"¿Conservatorio? ¿Estáis de coña? Yo aprendí a tocar el saxo en el Reformatorio de Pontiac"*
Pontiac era la escuela. Bueno más bien la guardería. Estaba llena de chavales que de alguna manera u otra, con sus leves fechorías, no habían hecho méritos suficientes para acabar en recintos mayores. Aunque ya se andaría la cosa. En Pontiac se iniciaban. Allí se podía estudiar de todo. De todo lo que no te enseñaban en la escuela convencional, claro. El temario, digamos, difería un poco de lo que cualquier chico de familia bien esperaría recibir. Grifa, farlopa, pastillas o costo junto a navajas, pistolas, rifles o el muestrario más sorprendente de armas blancas, formaban el material escolar. Uno podía aprender los trucos más dispares para utilizar en pequeños atracos al ultramarinos de la esquina, abrir cajas fuertes, en contrabando casero o trapicheos delictivos varios. No estaba mal. Había que preparse para la vida de ahí fuera. Pero nadie viene al mundo siendo un criminal. O sí... En ese punto, ni siquiera los filósofos se ponen de acuerdo. Si "el hombre es bueno por naturaleza", o si "el hombre es un lobo para el hombre" resultaban pamplinas. En Pontiac, ni por asomo, habían oído hablar de Rosseau, ni de Hobbes, ni de la Ilustración, ni del Leviatán. Ellos, por el contrario, estudiaban otro tipo de filosofía...

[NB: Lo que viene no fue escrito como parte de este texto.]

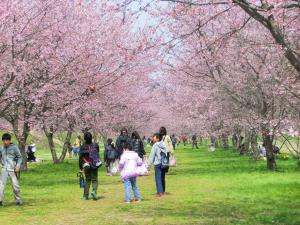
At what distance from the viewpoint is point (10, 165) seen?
14.9m

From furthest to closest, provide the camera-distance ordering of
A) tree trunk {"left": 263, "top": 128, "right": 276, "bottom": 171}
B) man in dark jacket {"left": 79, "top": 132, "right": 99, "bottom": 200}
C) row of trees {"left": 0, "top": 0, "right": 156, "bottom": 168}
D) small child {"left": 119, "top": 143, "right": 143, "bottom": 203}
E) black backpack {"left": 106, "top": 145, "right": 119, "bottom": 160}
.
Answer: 1. black backpack {"left": 106, "top": 145, "right": 119, "bottom": 160}
2. tree trunk {"left": 263, "top": 128, "right": 276, "bottom": 171}
3. row of trees {"left": 0, "top": 0, "right": 156, "bottom": 168}
4. man in dark jacket {"left": 79, "top": 132, "right": 99, "bottom": 200}
5. small child {"left": 119, "top": 143, "right": 143, "bottom": 203}

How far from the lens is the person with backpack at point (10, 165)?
1479 centimetres

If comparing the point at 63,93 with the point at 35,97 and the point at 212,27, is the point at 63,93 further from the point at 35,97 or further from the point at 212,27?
the point at 212,27

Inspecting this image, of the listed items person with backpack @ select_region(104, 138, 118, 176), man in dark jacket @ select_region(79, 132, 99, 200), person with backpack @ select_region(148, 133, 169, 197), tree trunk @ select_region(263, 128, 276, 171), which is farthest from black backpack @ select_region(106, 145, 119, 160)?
man in dark jacket @ select_region(79, 132, 99, 200)

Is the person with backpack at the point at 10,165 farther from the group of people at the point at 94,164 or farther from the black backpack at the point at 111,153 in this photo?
the black backpack at the point at 111,153

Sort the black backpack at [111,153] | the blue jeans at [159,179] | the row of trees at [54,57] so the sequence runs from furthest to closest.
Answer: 1. the black backpack at [111,153]
2. the row of trees at [54,57]
3. the blue jeans at [159,179]

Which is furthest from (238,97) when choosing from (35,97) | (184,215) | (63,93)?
(184,215)

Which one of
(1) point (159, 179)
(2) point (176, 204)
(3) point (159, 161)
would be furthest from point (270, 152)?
(2) point (176, 204)

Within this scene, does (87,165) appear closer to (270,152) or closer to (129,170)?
(129,170)

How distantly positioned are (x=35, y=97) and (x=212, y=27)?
32.2 ft

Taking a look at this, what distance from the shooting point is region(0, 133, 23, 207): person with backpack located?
48.5 feet

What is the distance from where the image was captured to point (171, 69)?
95.1ft

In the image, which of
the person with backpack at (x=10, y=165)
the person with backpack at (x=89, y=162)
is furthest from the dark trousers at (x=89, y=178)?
the person with backpack at (x=10, y=165)

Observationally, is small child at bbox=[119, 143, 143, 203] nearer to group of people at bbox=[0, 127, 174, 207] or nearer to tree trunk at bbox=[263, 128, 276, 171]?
group of people at bbox=[0, 127, 174, 207]
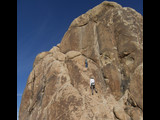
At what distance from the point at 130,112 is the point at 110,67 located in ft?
A: 16.0

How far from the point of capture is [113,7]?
58.3ft

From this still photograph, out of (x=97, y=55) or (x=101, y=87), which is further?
(x=97, y=55)

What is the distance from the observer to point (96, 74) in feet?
48.9

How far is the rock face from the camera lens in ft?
40.6

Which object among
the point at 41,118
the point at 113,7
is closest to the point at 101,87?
the point at 41,118

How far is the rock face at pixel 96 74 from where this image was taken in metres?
12.4

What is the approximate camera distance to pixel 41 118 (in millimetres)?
13461
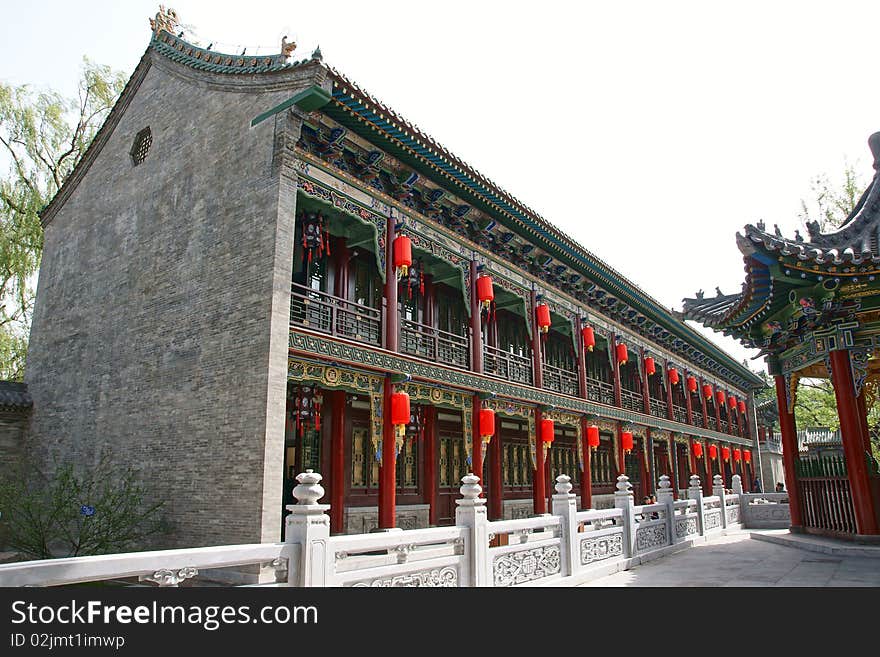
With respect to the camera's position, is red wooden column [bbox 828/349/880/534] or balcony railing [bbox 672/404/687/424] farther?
balcony railing [bbox 672/404/687/424]

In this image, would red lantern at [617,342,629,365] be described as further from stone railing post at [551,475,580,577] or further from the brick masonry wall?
the brick masonry wall

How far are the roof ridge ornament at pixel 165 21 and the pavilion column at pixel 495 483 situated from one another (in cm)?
1141

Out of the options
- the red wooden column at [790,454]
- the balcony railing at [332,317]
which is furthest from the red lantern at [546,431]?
the balcony railing at [332,317]

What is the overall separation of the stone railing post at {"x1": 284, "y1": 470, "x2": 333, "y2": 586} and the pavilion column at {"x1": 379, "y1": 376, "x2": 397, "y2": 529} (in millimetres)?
5168

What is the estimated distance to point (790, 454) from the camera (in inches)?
437

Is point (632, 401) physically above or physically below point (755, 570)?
above

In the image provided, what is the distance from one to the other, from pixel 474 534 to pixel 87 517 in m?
6.06

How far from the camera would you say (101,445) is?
438 inches

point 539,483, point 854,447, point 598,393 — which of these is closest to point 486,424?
point 539,483

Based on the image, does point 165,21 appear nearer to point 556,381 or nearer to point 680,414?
point 556,381

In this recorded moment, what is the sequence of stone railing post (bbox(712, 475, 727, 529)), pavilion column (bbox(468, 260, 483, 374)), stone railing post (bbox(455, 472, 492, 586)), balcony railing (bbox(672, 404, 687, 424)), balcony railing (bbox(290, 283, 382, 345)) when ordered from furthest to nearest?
balcony railing (bbox(672, 404, 687, 424)), stone railing post (bbox(712, 475, 727, 529)), pavilion column (bbox(468, 260, 483, 374)), balcony railing (bbox(290, 283, 382, 345)), stone railing post (bbox(455, 472, 492, 586))

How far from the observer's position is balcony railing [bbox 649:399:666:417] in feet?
71.1

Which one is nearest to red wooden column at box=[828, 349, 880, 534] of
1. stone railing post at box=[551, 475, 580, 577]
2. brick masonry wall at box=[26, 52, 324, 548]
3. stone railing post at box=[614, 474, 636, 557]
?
stone railing post at box=[614, 474, 636, 557]

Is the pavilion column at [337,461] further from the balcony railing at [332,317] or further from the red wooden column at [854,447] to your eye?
the red wooden column at [854,447]
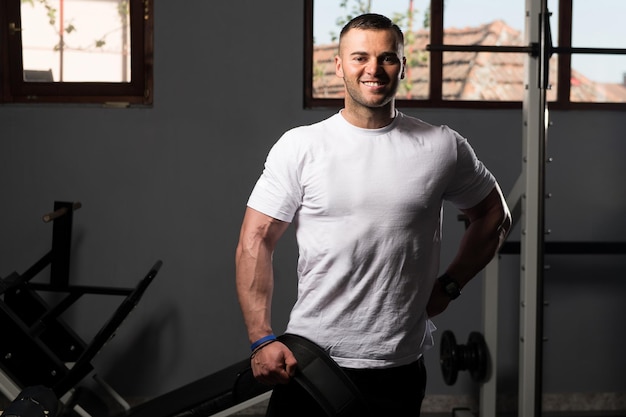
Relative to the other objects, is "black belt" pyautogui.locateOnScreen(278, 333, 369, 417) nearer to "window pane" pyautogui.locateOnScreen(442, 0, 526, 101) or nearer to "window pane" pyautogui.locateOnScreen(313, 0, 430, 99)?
"window pane" pyautogui.locateOnScreen(313, 0, 430, 99)

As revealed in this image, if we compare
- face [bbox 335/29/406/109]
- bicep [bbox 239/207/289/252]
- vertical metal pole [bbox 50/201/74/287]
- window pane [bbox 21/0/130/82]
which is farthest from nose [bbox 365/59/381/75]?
window pane [bbox 21/0/130/82]

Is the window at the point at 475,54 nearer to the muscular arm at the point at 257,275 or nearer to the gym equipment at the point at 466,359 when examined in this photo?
the gym equipment at the point at 466,359

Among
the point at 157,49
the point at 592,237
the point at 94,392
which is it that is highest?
the point at 157,49

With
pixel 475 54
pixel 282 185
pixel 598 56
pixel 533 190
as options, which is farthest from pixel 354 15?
pixel 282 185

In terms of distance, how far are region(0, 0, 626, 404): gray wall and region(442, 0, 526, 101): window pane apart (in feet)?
0.46

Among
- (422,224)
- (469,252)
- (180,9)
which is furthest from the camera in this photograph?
(180,9)

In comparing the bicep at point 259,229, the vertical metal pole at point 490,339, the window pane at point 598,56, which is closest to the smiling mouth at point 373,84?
the bicep at point 259,229

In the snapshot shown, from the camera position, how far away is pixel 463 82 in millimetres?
3729

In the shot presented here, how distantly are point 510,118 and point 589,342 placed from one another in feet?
3.58

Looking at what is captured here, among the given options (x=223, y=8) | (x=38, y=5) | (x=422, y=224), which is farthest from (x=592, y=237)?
(x=38, y=5)

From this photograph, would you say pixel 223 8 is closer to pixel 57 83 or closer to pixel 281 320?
pixel 57 83

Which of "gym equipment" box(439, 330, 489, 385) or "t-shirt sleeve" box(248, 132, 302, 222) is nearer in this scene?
"t-shirt sleeve" box(248, 132, 302, 222)

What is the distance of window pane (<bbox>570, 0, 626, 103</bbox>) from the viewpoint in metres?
3.71

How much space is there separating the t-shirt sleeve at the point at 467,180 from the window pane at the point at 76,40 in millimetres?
2227
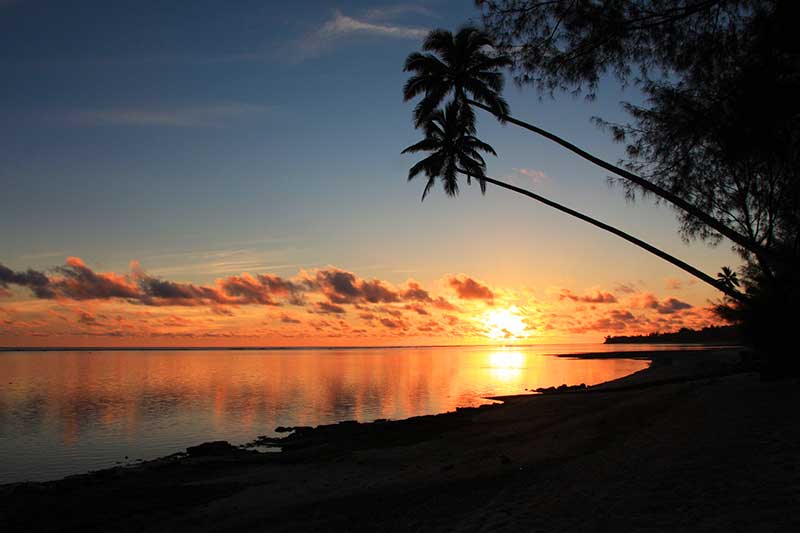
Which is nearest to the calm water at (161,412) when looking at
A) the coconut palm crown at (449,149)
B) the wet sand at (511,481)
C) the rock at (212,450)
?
the rock at (212,450)

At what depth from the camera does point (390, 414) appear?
38.6 meters

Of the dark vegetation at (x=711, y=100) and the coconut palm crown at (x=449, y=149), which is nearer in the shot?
the dark vegetation at (x=711, y=100)

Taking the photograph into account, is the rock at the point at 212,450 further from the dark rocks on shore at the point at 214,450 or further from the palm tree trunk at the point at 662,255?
the palm tree trunk at the point at 662,255

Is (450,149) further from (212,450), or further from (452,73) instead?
(212,450)

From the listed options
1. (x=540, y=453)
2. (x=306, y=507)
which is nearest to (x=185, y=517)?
(x=306, y=507)

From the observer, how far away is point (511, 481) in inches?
472

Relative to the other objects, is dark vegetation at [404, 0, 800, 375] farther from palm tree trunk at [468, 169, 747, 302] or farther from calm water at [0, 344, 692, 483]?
calm water at [0, 344, 692, 483]

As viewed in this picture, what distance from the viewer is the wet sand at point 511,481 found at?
909cm

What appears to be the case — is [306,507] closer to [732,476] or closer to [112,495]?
[112,495]

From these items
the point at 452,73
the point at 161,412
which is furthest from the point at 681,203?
the point at 161,412

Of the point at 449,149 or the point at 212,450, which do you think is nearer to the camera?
the point at 212,450

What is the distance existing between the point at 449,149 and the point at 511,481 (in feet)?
81.9

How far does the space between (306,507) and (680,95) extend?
14185 mm

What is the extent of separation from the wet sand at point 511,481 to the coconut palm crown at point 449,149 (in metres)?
16.6
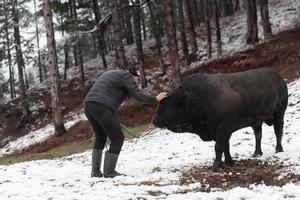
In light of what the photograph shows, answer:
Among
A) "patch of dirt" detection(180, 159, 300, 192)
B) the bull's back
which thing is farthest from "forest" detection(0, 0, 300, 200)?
the bull's back

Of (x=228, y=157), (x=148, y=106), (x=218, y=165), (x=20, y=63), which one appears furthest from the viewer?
(x=20, y=63)

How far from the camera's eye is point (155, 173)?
984cm

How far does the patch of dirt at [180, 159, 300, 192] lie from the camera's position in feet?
25.5

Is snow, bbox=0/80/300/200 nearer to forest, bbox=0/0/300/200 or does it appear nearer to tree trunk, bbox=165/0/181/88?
forest, bbox=0/0/300/200

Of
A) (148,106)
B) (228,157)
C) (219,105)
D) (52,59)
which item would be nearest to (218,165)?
(228,157)

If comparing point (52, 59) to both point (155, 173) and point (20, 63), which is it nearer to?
point (20, 63)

Las calles del noroeste de Chicago no eran las más peligrosas de la ciudad, pero tampoco la más tranquilas. En ellas, estafadores, tahúres, bandas callejeras, nenas pavoneándose y polis a bordo de enormes Cadillacs se relacionaban de una forma, llamémosla, tensamente cordial. Si no te metías con ellos, nada malo podía pasar. Pero eso era la excepción. Los chavales de quince años se reunían en el salón de billar de Emil Glick, en la esquina entre Division y Western. La clase diaria se impartía allí. La cosigna: buscar pelea o liarla antes de que se pusiera el sol, para al final acabar pertrechando pequeños hurtos en la tienda de caramelos. Algo es algo. Nadie nace aprendido. Apuntaban maneras en todo caso.